There are slaves, just low numbers because it's illegal. There's also a lot of working arrangements with illegal immigrants that look very similar in a bad light.
In fairness most western countries have a low level of slavery - they found some forced labour on a farm in Australia a few years back for example.
If you're asking if any US state wants to legalise slavery, it's extremely unpopular everywhere, except in a few niche pointy white hat communities.
What a stupid take. Your employer doesn't own you. If you feel you are not compensated sufficiently take your skills somewhere you will be. You have the power to make these decisions for yourself.

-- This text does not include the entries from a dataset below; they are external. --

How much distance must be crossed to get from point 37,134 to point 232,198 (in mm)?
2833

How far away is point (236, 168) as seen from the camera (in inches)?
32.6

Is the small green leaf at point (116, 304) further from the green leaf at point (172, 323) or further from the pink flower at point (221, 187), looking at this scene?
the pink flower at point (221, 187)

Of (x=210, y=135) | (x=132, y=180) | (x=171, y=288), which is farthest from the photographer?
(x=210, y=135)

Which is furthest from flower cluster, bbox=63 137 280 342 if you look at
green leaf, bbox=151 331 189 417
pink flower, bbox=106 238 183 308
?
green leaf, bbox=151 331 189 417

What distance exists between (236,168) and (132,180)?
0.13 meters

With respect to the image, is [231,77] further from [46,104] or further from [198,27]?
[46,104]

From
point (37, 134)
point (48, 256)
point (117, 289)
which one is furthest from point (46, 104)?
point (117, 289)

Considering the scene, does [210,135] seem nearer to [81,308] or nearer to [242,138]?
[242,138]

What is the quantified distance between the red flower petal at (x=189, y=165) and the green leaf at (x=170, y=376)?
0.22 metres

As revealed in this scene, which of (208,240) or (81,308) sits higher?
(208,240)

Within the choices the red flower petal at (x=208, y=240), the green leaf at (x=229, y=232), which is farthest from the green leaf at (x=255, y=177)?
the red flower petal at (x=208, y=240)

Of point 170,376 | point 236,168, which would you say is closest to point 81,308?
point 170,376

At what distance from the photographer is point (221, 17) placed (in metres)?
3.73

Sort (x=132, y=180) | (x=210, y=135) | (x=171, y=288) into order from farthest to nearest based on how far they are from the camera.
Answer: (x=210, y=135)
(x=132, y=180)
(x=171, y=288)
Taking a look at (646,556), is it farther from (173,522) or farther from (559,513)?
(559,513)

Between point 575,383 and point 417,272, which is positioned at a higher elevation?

You don't really have those powers anymore. Maybe what Capitalizm was before wasn't capitalizm. You maybe can take your skills elsewhere is a nice thought but it really is just that. A nice thought and nothing to do with reality. Everyone is homeless and skills and education don't hold a sack of shit these days.
You may have been right back in the day but right now you're literally blind. Shit is obvious now and you can't see it. If we live long enough it will be finished off to be exactly what I'm pointing at. You're looking at my finger and telling me I'm wrong but you can't see the tsunami incoming that I'm pointing at.